#### [Activity]
In how many lines of the listing below does "Zealand" appear? Reply with the number only.

□ □ □ □ □ □ □

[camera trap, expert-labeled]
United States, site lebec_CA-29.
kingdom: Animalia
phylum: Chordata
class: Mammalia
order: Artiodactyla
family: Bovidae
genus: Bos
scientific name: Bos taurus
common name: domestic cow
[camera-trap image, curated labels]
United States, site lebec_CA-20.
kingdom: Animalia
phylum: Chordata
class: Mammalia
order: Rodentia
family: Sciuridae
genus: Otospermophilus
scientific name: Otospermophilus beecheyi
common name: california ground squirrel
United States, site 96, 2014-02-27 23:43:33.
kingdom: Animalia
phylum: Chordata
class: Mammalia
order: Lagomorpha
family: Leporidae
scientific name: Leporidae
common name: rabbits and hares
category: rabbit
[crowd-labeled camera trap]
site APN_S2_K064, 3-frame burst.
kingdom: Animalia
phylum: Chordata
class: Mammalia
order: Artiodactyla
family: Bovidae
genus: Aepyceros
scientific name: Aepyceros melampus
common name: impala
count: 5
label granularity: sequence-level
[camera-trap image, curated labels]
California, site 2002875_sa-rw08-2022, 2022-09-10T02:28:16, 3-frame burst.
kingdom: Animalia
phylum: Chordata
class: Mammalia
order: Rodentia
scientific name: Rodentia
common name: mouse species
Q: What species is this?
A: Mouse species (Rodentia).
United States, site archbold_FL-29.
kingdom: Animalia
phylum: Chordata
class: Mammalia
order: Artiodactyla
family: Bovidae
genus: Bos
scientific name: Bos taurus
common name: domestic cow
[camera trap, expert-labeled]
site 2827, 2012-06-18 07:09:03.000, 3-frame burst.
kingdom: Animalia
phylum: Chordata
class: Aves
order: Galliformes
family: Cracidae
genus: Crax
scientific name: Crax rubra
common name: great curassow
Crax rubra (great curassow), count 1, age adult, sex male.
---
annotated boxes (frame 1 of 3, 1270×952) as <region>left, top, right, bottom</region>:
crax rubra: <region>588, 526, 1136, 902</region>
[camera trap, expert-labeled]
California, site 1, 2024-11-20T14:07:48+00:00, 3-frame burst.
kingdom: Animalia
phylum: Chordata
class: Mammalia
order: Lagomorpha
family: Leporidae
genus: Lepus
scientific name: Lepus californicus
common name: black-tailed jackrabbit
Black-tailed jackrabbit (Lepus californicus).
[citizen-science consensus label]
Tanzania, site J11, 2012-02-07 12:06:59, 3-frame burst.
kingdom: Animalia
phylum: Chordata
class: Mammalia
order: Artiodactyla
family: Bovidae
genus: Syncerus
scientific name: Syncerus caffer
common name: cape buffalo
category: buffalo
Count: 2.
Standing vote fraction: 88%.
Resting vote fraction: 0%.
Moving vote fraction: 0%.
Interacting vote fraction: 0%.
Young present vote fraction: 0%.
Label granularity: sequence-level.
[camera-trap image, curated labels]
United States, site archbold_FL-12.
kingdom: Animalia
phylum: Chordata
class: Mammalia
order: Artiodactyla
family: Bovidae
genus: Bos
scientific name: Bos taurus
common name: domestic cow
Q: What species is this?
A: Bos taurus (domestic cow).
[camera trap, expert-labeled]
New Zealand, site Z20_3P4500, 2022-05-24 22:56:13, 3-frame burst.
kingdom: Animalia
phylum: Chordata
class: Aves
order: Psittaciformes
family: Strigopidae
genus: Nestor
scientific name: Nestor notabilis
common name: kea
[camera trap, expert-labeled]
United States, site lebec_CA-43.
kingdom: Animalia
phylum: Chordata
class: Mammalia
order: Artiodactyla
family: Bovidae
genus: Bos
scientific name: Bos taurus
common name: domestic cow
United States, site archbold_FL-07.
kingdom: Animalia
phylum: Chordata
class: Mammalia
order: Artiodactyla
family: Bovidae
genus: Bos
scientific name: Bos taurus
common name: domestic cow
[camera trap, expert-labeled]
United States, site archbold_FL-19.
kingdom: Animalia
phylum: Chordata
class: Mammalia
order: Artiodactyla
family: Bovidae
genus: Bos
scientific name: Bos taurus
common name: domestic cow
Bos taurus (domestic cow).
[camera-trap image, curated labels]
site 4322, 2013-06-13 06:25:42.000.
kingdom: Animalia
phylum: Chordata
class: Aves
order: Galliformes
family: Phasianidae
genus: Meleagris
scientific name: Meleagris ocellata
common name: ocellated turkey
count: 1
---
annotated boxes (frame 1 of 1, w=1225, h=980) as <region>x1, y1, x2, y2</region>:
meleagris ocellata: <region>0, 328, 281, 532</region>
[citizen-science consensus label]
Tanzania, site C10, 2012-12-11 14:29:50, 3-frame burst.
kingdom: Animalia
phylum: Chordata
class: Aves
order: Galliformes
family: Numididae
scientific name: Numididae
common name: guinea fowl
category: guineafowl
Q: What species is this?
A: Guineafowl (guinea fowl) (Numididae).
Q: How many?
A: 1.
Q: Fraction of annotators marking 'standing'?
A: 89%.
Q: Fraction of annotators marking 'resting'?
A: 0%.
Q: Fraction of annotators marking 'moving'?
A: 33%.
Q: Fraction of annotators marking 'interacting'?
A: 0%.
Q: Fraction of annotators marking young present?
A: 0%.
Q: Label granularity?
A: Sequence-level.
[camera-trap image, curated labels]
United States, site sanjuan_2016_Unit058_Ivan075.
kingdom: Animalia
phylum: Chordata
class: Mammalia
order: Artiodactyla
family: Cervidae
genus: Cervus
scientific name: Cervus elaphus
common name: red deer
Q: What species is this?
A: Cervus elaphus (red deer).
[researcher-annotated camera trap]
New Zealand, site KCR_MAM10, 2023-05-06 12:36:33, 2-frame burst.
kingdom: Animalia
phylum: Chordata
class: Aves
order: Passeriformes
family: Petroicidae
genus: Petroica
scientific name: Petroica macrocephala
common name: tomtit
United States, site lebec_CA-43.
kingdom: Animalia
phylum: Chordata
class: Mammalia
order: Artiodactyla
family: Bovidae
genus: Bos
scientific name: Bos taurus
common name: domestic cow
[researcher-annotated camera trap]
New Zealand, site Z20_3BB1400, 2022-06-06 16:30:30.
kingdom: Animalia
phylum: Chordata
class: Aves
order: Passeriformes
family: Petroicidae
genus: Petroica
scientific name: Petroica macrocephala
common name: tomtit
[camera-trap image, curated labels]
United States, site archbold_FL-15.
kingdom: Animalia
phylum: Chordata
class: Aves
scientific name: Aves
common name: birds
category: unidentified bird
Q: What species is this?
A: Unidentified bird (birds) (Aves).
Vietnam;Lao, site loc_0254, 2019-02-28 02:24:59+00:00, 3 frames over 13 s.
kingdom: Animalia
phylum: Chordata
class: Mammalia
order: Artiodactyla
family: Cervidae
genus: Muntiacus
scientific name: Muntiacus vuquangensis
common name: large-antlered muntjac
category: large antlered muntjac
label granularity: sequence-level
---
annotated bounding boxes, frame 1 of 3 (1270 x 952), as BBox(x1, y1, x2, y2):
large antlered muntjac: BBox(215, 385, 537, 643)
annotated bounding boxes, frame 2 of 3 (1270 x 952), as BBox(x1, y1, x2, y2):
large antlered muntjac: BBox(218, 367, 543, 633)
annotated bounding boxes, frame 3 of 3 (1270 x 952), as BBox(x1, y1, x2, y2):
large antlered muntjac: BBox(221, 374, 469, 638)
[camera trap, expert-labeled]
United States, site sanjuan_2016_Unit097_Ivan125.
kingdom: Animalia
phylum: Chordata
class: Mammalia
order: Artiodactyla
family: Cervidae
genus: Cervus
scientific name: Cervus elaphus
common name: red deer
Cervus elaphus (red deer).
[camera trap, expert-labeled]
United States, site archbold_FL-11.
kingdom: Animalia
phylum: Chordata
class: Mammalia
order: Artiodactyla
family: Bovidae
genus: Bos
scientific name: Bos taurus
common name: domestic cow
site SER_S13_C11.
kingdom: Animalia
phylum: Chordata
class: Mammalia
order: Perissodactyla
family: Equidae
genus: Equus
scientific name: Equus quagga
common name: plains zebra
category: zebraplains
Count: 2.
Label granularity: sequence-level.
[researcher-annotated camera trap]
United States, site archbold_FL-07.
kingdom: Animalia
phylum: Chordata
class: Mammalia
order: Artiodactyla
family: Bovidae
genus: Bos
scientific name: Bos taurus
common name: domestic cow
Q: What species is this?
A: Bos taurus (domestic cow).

□ □ □ □ □ □ □

#### [Response to the exercise]
3